**Goal**
The records that follow must be repeated verbatim, every one of them.

[BEGIN]

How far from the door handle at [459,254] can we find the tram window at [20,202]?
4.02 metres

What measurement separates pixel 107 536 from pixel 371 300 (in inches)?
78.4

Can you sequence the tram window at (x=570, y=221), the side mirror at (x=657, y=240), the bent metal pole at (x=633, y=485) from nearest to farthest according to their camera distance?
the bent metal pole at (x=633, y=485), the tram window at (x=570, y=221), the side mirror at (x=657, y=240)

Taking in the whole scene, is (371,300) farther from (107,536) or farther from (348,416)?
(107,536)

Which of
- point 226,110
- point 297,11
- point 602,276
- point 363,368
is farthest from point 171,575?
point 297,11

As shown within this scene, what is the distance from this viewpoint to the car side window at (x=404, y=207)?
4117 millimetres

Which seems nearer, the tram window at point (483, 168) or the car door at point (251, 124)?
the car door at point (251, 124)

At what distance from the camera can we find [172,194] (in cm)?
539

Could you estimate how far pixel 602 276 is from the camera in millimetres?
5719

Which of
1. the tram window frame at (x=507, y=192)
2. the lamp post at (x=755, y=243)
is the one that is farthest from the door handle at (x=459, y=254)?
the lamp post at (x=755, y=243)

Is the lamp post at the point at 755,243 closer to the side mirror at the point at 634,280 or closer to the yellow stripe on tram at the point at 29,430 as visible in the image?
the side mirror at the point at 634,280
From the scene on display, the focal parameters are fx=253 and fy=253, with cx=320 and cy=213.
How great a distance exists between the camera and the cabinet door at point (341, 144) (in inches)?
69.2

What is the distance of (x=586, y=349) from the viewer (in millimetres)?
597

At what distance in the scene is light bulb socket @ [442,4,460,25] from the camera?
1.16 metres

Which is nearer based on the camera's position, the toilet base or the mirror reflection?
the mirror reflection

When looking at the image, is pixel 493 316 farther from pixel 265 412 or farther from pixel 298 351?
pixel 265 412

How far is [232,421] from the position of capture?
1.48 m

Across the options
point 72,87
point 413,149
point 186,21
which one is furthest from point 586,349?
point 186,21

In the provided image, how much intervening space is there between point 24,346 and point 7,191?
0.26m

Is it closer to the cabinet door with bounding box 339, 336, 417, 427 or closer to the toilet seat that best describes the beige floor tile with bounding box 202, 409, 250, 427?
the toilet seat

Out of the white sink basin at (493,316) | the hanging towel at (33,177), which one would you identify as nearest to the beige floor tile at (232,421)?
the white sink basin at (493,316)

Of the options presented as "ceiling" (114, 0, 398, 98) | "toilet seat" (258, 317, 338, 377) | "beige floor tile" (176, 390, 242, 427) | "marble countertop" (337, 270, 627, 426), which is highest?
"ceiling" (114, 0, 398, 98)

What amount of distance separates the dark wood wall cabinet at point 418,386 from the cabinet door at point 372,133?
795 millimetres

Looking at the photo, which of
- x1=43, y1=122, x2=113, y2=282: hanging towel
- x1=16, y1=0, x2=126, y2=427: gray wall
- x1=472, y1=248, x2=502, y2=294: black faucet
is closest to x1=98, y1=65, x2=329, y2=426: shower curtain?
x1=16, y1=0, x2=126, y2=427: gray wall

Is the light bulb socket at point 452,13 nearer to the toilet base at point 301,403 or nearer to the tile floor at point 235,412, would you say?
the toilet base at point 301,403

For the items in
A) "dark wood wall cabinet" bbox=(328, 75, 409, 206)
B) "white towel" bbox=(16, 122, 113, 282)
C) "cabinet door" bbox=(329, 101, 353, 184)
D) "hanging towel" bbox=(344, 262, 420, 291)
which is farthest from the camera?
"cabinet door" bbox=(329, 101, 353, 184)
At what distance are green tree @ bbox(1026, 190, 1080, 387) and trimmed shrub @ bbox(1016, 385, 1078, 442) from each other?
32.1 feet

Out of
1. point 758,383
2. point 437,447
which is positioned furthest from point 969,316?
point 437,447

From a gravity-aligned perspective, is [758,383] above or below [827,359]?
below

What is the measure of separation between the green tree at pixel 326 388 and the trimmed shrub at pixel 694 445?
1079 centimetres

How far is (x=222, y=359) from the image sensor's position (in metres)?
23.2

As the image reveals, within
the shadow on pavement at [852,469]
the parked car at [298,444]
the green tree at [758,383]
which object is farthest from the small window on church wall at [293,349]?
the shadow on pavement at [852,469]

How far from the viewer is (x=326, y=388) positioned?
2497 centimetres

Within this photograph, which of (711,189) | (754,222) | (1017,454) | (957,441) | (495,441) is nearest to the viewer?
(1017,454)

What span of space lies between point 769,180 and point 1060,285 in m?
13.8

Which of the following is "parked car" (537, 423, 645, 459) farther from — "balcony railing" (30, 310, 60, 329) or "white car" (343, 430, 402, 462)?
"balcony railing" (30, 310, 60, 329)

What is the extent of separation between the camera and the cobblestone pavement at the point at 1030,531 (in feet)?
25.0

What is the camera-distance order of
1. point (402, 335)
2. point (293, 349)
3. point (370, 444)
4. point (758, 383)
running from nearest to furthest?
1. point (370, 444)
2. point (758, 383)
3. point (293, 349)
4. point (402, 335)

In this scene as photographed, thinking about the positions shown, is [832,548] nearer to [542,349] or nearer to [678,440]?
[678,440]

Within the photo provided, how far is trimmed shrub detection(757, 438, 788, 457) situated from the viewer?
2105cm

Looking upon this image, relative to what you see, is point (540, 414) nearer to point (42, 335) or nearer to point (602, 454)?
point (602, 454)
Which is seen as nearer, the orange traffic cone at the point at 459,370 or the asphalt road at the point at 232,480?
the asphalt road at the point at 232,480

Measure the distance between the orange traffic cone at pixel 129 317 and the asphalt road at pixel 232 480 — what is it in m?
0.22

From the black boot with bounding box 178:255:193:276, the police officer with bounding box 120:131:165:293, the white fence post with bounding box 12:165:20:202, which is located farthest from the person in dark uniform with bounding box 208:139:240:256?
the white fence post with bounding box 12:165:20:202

[END]

**Output of the task**
How far from the door handle at [459,254] can we find the tram window at [20,202]?
4.02 metres

What measurement separates pixel 107 536 from pixel 371 300 (in inches)?
78.4

Can you sequence the tram window at (x=570, y=221), the side mirror at (x=657, y=240), the bent metal pole at (x=633, y=485) from nearest to farthest according to their camera distance?
the bent metal pole at (x=633, y=485), the tram window at (x=570, y=221), the side mirror at (x=657, y=240)

Taking in the whole scene, is (371,300) farther from (107,536) or farther from (348,416)?
(107,536)

Which of
- point 226,110
- point 297,11
- point 602,276
- point 363,368
is farthest from point 171,575?
point 297,11

As shown within this scene, what is the distance from this viewpoint to the car side window at (x=404, y=207)?
4117 millimetres

Which seems nearer, the tram window at point (483, 168) or the car door at point (251, 124)?
the car door at point (251, 124)

At what distance from the camera can we find [172,194] (in cm)?
539

Could you estimate how far pixel 602 276 is from the camera in millimetres?
5719

Which of
1. the tram window frame at (x=507, y=192)
2. the lamp post at (x=755, y=243)
is the one that is farthest from the door handle at (x=459, y=254)?
the lamp post at (x=755, y=243)

Is the lamp post at the point at 755,243 closer to the side mirror at the point at 634,280 or closer to the yellow stripe on tram at the point at 29,430 as visible in the image?
the side mirror at the point at 634,280
From the scene on display, the focal parameters are fx=253 and fy=253, with cx=320 and cy=213.
How great a distance exists between the camera and the cabinet door at point (341, 144) (in inches)?
69.2

What is the distance of (x=586, y=349) from the viewer (in millimetres)?
597

At what distance in the scene is light bulb socket @ [442,4,460,25] from the camera?
1.16 metres

Which is nearer based on the camera's position, the toilet base or the mirror reflection?
the mirror reflection

When looking at the image, is pixel 493 316 farther from pixel 265 412 or farther from pixel 298 351?
pixel 265 412

How far is [232,421] from the position of capture?
1.48 m

Across the options
point 72,87
point 413,149
point 186,21
which one is furthest from point 586,349?
point 186,21

In the provided image, how much intervening space is there between point 24,346 and point 7,191?
0.26m

Is it closer to the cabinet door with bounding box 339, 336, 417, 427 or closer to the toilet seat that best describes the beige floor tile with bounding box 202, 409, 250, 427?
the toilet seat

Out of the white sink basin at (493,316) | the hanging towel at (33,177), which one would you identify as nearest to the beige floor tile at (232,421)?
the white sink basin at (493,316)

Of the options presented as "ceiling" (114, 0, 398, 98) | "toilet seat" (258, 317, 338, 377) | "beige floor tile" (176, 390, 242, 427) | "marble countertop" (337, 270, 627, 426), which is highest?
"ceiling" (114, 0, 398, 98)

What amount of distance separates the dark wood wall cabinet at point 418,386 from the cabinet door at point 372,133?
795 millimetres

Looking at the photo, which of
- x1=43, y1=122, x2=113, y2=282: hanging towel
- x1=16, y1=0, x2=126, y2=427: gray wall
- x1=472, y1=248, x2=502, y2=294: black faucet
is closest to x1=98, y1=65, x2=329, y2=426: shower curtain?
x1=16, y1=0, x2=126, y2=427: gray wall

Is the light bulb socket at point 452,13 nearer to the toilet base at point 301,403 or nearer to the tile floor at point 235,412, would you say?
the toilet base at point 301,403

For the items in
A) "dark wood wall cabinet" bbox=(328, 75, 409, 206)
B) "white towel" bbox=(16, 122, 113, 282)
C) "cabinet door" bbox=(329, 101, 353, 184)
D) "hanging towel" bbox=(344, 262, 420, 291)
which is farthest from the camera?
"cabinet door" bbox=(329, 101, 353, 184)
At what distance are green tree @ bbox(1026, 190, 1080, 387) and trimmed shrub @ bbox(1016, 385, 1078, 442) from each other?
32.1 feet

Out of
1. point 758,383
2. point 437,447
which is positioned furthest from point 969,316?
point 437,447

From a gravity-aligned perspective, is [758,383] above or below [827,359]?
below

What is the measure of separation between the green tree at pixel 326 388 and the trimmed shrub at pixel 694 445?
1079 centimetres

How far is (x=222, y=359) from the image sensor's position (in metres)?
23.2

As the image reveals, within
the shadow on pavement at [852,469]
the parked car at [298,444]
the green tree at [758,383]
which object is farthest from the small window on church wall at [293,349]?
the shadow on pavement at [852,469]

How far from the viewer is (x=326, y=388) positioned?
2497 centimetres

Within this photograph, which of (711,189) | (754,222) | (1017,454) | (957,441) | (495,441) is nearest to the viewer?
(1017,454)

What span of space lies between point 769,180 and point 1060,285 in m?
13.8

Which of the following is "parked car" (537, 423, 645, 459) farther from — "balcony railing" (30, 310, 60, 329) or "white car" (343, 430, 402, 462)?
"balcony railing" (30, 310, 60, 329)

What is the extent of separation between the camera and the cobblestone pavement at the point at 1030,531 (in feet)?
25.0

What is the camera-distance order of
1. point (402, 335)
2. point (293, 349)
3. point (370, 444)
4. point (758, 383)
running from nearest to furthest?
1. point (370, 444)
2. point (758, 383)
3. point (293, 349)
4. point (402, 335)

In this scene as photographed, thinking about the positions shown, is [832,548] nearer to [542,349] or nearer to [678,440]?
[678,440]

Within the photo provided, how far is trimmed shrub detection(757, 438, 788, 457) situated from the viewer?
2105cm

Looking upon this image, relative to what you see, is point (540, 414) nearer to point (42, 335) or nearer to point (602, 454)?
point (602, 454)
Which is seen as nearer, the orange traffic cone at the point at 459,370 or the asphalt road at the point at 232,480?
the asphalt road at the point at 232,480

Measure the distance between the orange traffic cone at pixel 129 317 and the asphalt road at pixel 232 480 — what is it in m?
0.22

From the black boot with bounding box 178:255:193:276, the police officer with bounding box 120:131:165:293, the white fence post with bounding box 12:165:20:202, which is located farthest from the person in dark uniform with bounding box 208:139:240:256?
the white fence post with bounding box 12:165:20:202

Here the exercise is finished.